ACRES
You don't say so? Ha! ha! jealous of me—that's a good joke.

ABSOLUTE There's nothing strange in that, Bob; let me tell you, that sprightly grace and insinuating manner of yours will do some mischief among the girls here.

ACRES Ah! you joke—ha! ha! mischief—ha! ha! but you know I am not my own property, my dear Lydia has forestalled me. She could never abide me in the country, because I used to dress so badly—but odds frogs and tambours! I shan't take matters so here, now ancient madam has no voice in it: I'll make my old clothes know who's master. I shall straightway cashier the hunting-frock, and render my leather breeches incapable. My hair has been in training some time.

ABSOLUTE
Indeed!

ACRES Ay—and tho'ff the side curls are a little restive, my hind-part takes it very kindly.

ABSOLUTE
Ah, you'll polish, I doubt not.

ACRES Absolutely I propose so—then if I can find out this Ensign Beverley, odds triggers and flints! I'll make him know the difference o't.
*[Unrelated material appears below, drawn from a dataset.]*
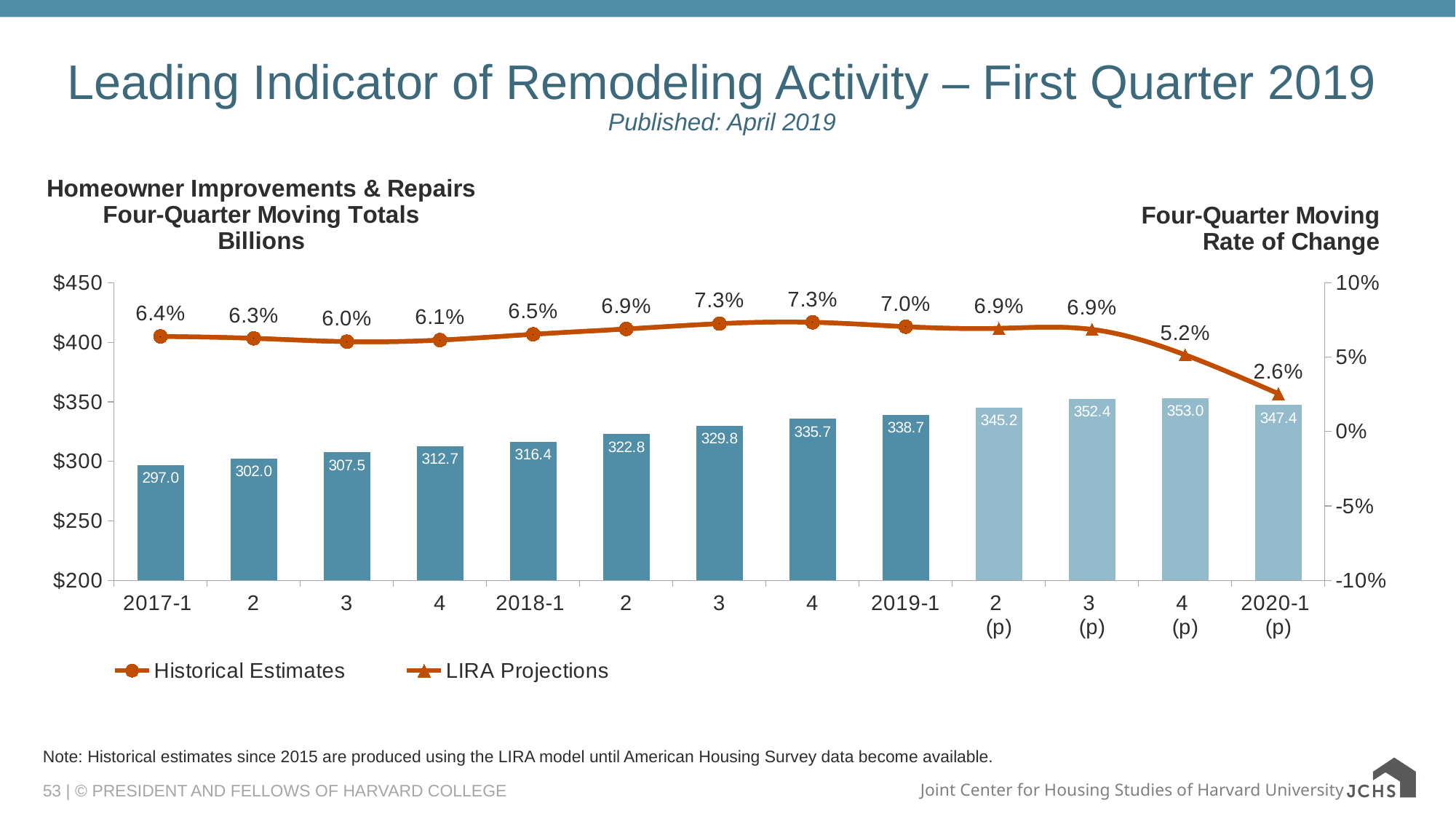
Which quarter has the lowest four-quarter moving rate of change? 2020-1 (p) How many series does the legend list? 2 What is the projected four-quarter moving total for 2020-1 (p)? 347.4 Which quarter has the highest four-quarter moving total? 4 (p) of 2019 Which quarter has the lowest four-quarter moving total? 2017-1 Do the four-quarter moving totals rise or fall from 2017-1 to 2019-1? rise What is the four-quarter moving rate of change for 2018-3? 7.3% What is the difference between the four-quarter moving totals for 2019-1 and 2017-1? 41.7 What is the projected rate of change for 2019-4 (p)? 5.2% Is the four-quarter moving total for 2018-2 greater or less than 2017-4? greater What is the four-quarter moving total for 2019-1? 338.7 How many quarters are shown on the x axis? 13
ABSOLUTE Spoke like a man! But pray, Bob, I observe you have got an odd kind of a new method of swearing——

ACRES Ha! ha! you've taken notice of it—'tis genteel, isn't it!—I didn't invent it myself though; but a commander in our militia, a great scholar, I assure you, says that there is no meaning in the common oaths, and that nothing but their antiquity makes them respectable;—because, he says, the ancients would never stick to an oath or two, but would say, by Jove! or by Bacchus! or by Mars! or by Venus! or by Pallas, according to the sentiment: so that to swear with propriety, says my little major, the oath should be an echo to the sense; and this we call the oath referential, or sentimental swearing—ha! ha! 'tis genteel, isn't it?

ABSOLUTE Very genteel, and very new, indeed!—and I dare say will supplant all other figures of imprecation.